Abinger Hammer Picture by Matt Hill

The Abingers, Westcott, Shere, Wotton and Holmbury St Mary’s

The villages of the Greensand Hills are a scattered collection of cottages and a church. Many have an isolated and remote feel.

Coldharbour and Abinger Common have the two tallest parish churches in Surrey. Yet, this part of the Surrey Hills was once the industrial heartland of Surrey. Back in the 16th century the Tillingbourne Valley, which connects many of these villages, was lined with corn, cloth, brass, iron and gun powder mills. These were followed later by paper mills.

There is still some evidence of these past uses: the name of Abinger Hammer and the village clock which has ‘Jack the Hammer’ striking the hour, and the large mill pond at Friday Street.

The form of the villages reflects the prosperity of the medieval period. Large estate houses and more modest workers’ cottages, often built of the warm, honey-coloured sandstone of the hills.
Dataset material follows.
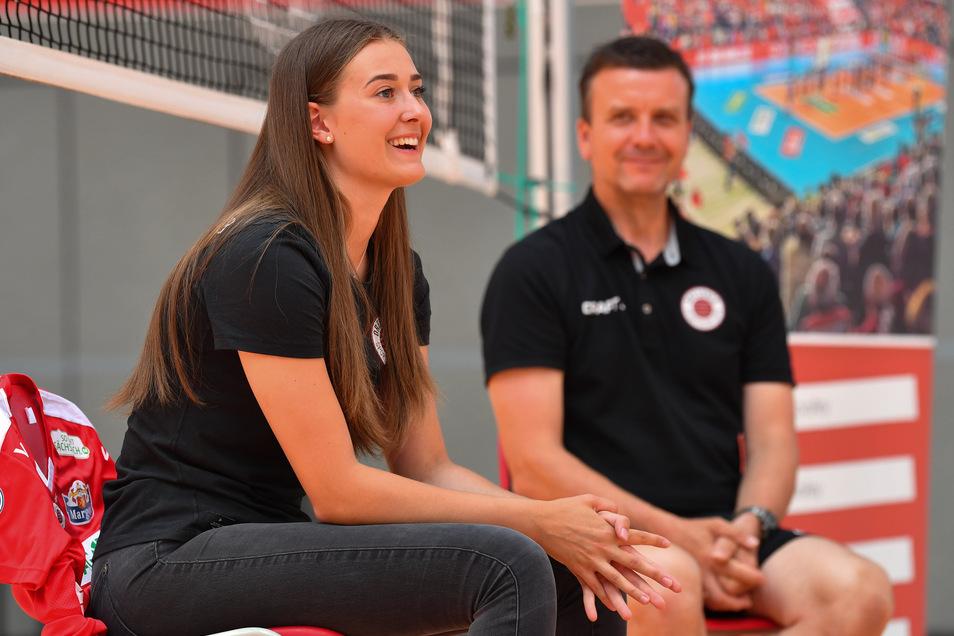 Sarah Straube zählt zu den ganz großen Talenten in Deutschland. Für Trainer Alexander Waibl (rechts) hat sie das Zeug zur Nationalspielerin.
The architecture also reflects a later phase of building when in Victorian and Edwardian times wealthy families built large country houses within reach of London.

Many fine examples of Arts and Crafts architecture can be found within the Surrey Hills: Goddards by Edwin Lutyens in Abinger Common, Holmdale in Holmbury St Mary by George Edmund Street, Hopedene, also in Holmbury, by Richard Norman Shaw are good examples of the ‘Surrey Style’ of building.

It is this mixture of building styles and the wooded landscape setting that makes the villages in this part of the Surrey Hills worth a visit.